## [Document text]
We can then export the markers through a debugfs file and let userland
enable them one by one and possibly connect systemtap filters on them
(one table of registered filters, one table for the markers, a command

We could even rename markers if required, I don't really care. e.g. :
  trace_mark -> ring_buffer_record_event()

people can still do ls debugfs/tracing/*/buffers/. But yes, we did agree
on having the buffers/ subdir outside of the "trace command crap". It
makes the buffers easier to see in the directory tree, and makes it
clear that those buffers can be used by other users than the actual

Sure.

If needed, we could change the markers to take two separate parameters :

trace_mark(tracer_name, event_name, "format", args)


-- 
Mathieu Desnoyers
OpenPGP key fingerprint: 8CD5 52C3 8E3C 4140 715F  BA06 3F25 A8FE 3BAE 9A68
--

From: Arjan van de Ven
Date: Saturday, September 20, 2008 - 7:12 am

On Sat, 20 Sep 2008 09:55:48 -0400

I would like to ask for the following from the start: have a field for
a longer description of the marker that describes it's usage and
context. Getting this there from the start is critical, because only
when adding the marker point do people still really remember why/what
(and having to type a good description also helps them to realize if
this is the right point or not). This can then be exposed to the user
so he has a standing chance of knowing what the marker is about.

It also has a standing chance of being updated when the code changes
this way

-- 
Arjan van de Ven 	Intel Open Source Technology Centre
For development, discussion and tips for power savings, 
visit http://www.lesswatts.org
--

From: Mathieu Desnoyers
Date: Monday, September 22, 2008 - 11:52 am

I agree, and I think it might be required in both markers and
tracepoints.

Given that tracepoints are declared in a global header
(DECLARE_TRACE()), I would add this kind of description here. Tracepoint
uses within the kernel code (statements like :
  trace_sched_switch(prev, next);
added to the scheduler) would therefore be tied to the description
without having to contain it in the core kernel code.

Markers, on the other hand, could become the "event description"
interface which is exported to userspace. Considering that, I guess it's
as important to let a precise description follow the markers.

## [Task requirements]
[A] Please translate this sentence from the kernel markers discussion into Spanish: "I agree, and I think it might be required in both markers and tracepoints."
[B] In the kernel markers discussion, where would Mathieu Desnoyers add the description for tracepoints?
[C] Carry on the kernel markers discussion from its final sentence.

## [Listing]
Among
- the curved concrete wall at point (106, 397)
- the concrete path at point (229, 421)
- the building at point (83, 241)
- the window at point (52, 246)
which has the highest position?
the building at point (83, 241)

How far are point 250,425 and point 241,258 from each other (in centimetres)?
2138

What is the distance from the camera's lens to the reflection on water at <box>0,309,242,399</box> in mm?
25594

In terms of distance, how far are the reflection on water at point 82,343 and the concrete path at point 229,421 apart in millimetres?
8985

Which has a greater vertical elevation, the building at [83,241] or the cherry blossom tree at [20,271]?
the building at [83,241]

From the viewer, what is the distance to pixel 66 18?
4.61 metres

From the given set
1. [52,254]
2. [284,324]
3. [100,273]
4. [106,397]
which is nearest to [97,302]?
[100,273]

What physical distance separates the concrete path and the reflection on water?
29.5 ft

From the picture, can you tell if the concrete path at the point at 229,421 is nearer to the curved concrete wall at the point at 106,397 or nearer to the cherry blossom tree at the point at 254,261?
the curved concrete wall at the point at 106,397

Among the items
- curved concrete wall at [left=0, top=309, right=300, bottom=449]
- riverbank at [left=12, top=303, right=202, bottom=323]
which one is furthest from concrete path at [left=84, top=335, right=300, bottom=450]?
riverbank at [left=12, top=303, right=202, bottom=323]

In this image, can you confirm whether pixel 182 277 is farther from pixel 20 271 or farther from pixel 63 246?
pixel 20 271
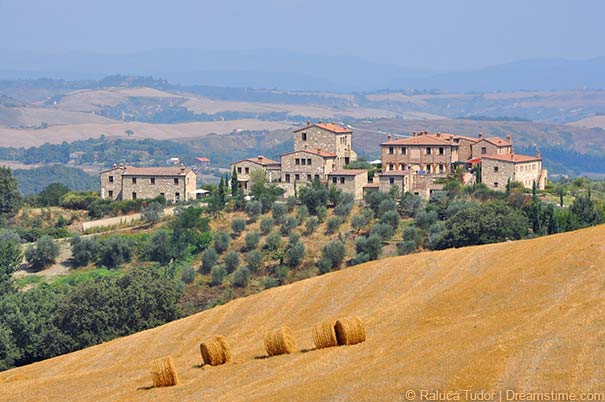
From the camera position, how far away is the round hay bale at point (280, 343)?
29578mm

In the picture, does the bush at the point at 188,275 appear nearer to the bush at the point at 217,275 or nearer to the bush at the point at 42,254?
the bush at the point at 217,275

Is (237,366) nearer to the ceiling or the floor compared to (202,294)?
nearer to the ceiling

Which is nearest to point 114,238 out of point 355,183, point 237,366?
point 355,183

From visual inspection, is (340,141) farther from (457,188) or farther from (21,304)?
(21,304)

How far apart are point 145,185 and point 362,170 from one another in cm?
1443

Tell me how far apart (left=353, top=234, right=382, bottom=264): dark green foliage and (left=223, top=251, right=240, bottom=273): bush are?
6.17 metres

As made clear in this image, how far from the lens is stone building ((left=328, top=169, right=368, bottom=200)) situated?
74.6 metres

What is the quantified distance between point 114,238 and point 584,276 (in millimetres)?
39677

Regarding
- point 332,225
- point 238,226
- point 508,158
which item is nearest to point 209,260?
point 238,226

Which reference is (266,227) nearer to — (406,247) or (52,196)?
(406,247)

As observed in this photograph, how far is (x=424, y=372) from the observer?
24922mm

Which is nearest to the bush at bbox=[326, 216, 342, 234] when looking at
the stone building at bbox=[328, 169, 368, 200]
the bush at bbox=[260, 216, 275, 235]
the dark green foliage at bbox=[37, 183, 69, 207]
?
the bush at bbox=[260, 216, 275, 235]

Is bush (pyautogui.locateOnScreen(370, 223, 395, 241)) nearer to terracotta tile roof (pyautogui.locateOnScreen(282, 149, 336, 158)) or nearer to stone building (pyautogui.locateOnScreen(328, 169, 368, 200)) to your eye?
stone building (pyautogui.locateOnScreen(328, 169, 368, 200))

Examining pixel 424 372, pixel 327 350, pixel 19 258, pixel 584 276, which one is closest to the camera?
pixel 424 372
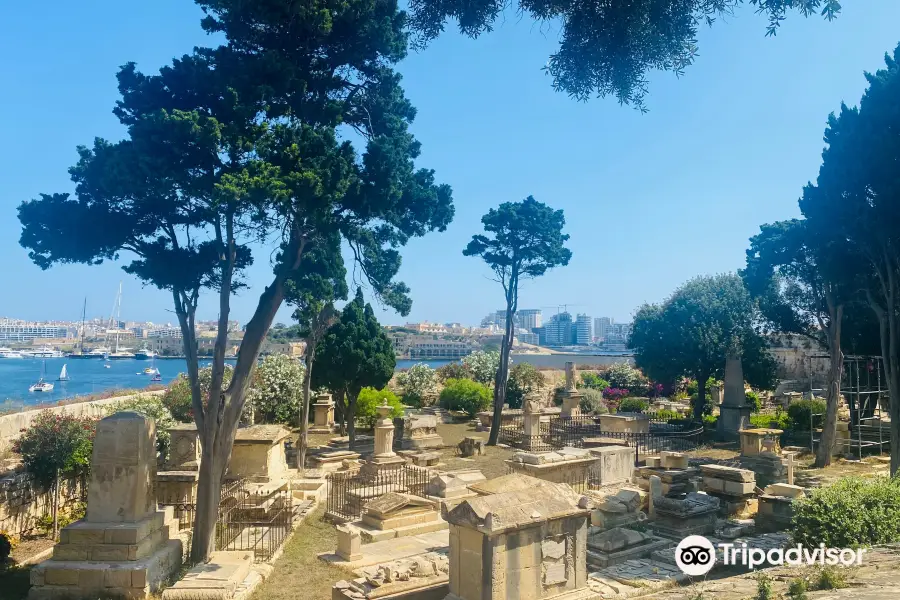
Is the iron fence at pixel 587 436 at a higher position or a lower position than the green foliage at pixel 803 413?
lower

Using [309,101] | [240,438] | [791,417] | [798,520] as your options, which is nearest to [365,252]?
[309,101]

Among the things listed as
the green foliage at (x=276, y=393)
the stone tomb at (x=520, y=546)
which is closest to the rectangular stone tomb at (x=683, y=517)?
the stone tomb at (x=520, y=546)

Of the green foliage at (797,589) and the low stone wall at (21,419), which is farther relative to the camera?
the low stone wall at (21,419)

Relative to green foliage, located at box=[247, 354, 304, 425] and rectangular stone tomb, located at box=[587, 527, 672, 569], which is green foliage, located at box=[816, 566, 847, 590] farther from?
green foliage, located at box=[247, 354, 304, 425]

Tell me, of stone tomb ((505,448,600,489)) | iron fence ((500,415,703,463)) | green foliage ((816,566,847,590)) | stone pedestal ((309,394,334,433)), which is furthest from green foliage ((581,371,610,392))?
green foliage ((816,566,847,590))

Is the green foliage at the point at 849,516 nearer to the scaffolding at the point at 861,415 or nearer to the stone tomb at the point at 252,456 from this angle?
the stone tomb at the point at 252,456

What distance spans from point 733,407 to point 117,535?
2290 centimetres

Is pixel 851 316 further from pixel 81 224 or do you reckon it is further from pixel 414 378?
pixel 81 224

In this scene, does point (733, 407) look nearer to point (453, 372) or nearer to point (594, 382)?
point (594, 382)

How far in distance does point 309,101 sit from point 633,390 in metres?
A: 31.7

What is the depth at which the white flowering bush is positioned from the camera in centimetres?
3288

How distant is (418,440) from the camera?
21.5 m

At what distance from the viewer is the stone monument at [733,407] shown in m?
24.5

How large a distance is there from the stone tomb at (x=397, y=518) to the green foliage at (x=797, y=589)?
8.10 metres
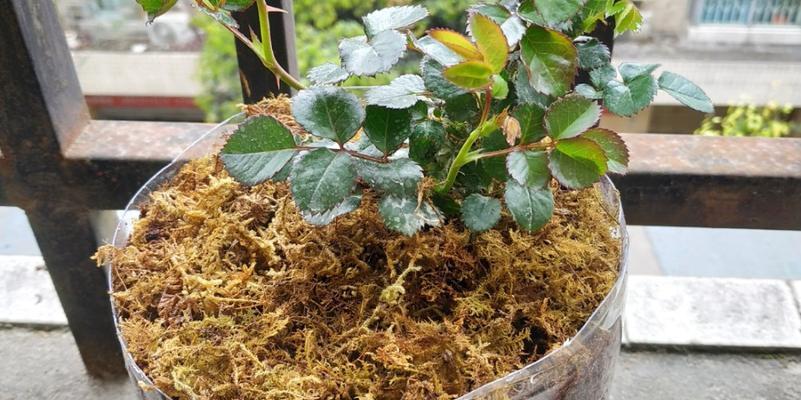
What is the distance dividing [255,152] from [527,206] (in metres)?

## [Task answers]
[A] Estoy de acuerdo, y creo que podría ser necesario tanto en los marcadores como en los tracepoints.

[B] In the global header where tracepoints are declared with DECLARE_TRACE().

[C]
-- 
Mathieu Desnoyers
OpenPGP key fingerprint: 8CD5 52C3 8E3C 4140 715F  BA06 3F25 A8FE 3BAE 9A68
--

From: Jason Baron
Date: Thursday, October 2, 2008 - 8:28 am

hi,

Tracepoints and markers seem to both have their place, with tracepoints
being integral to kernel users, and markers being important for
userspace. However, it seems to me like there is overlap in the
code and an extra level of indirection when markers are layered on
tracespoints. could they be merged a bit more?

What if we extended DEFINE_TRACE() to also create a
'set_marker(marker_cb)' function where 'marker_cb' has the function signature:

marker_cb(<tracepoint prototype>, *marker_probe_func);

We then also create 'register_marker_##name' function in DEFINE_TRACE(),
which allows one to regiser marker callbacks in the usual way.

Then 'marker_cb' function is then called in '__DO_TRACE' if anybody has
registered a marker (which can set the tracepoint.state appropriately).

The 'marker_cb' function then marshalls its arguemnts and passes them
through to the marker functions that were registered.

I think in this way we can simplify the tracepoints and markers by
combining them to a large extent.

thanks,

-Jason




--

From: Mathieu Desnoyers
Date: Friday, October 3, 2008 - 9:11 am

I think what you propose here is already in y LTTng tree in a different
form. It's a patch to markers to allow declaring a marker which enables
an associated tracepoint when enabled. This way, we can have a marker
(exposed to userspace) connecting itself automatically to a tracepoint
when enabled.

It's here :
http://git.kernel.org/?p=linux/kernel/git/compudj/linux-2.6-lttng.git;a=commitdiff;h=d...

Note that locking depends on the psrwlock patch so we can have nested
module list readers. Otherwise locking becomes _really_ messy. :-(


-- 
Mathieu Desnoyers
OpenPGP key fingerprint: 8CD5 52C3 8E3C 4140 715F  BA06 3F25 A8FE 3BAE 9A68
--

From: Jason Baron
Date: Friday, October 3, 2008 - 11:37 am

That patch simplifies using markers with tracepoints and couples
markers and tracepoints much more closely. But I was proposing to make
the coupling tighter...

Couldn't 'marker_probe_register()' register the marker directly with
the tracepoint callsite? Have DEFINE_TRACE() take an additional argument
which references a marker callback funtion. That function would look 
like (very loose C code):

marker_blah_callback(TPPROTO(arg1, arg2), marker_probe_func *probe,
private_data)
{
	probe(private_data, "%arg1 %arg2", arg1->a, arg2->b);
}

The 'marker_blah_callback()' would be invoked from within DO_TRACE() for
each marker that has been registered with the associated tracepoint, in
a similar way to how we iterate over the tracepoint callbacks, we can
iterate over the registered markers and pass them to the
'marker_blah_callback()' function.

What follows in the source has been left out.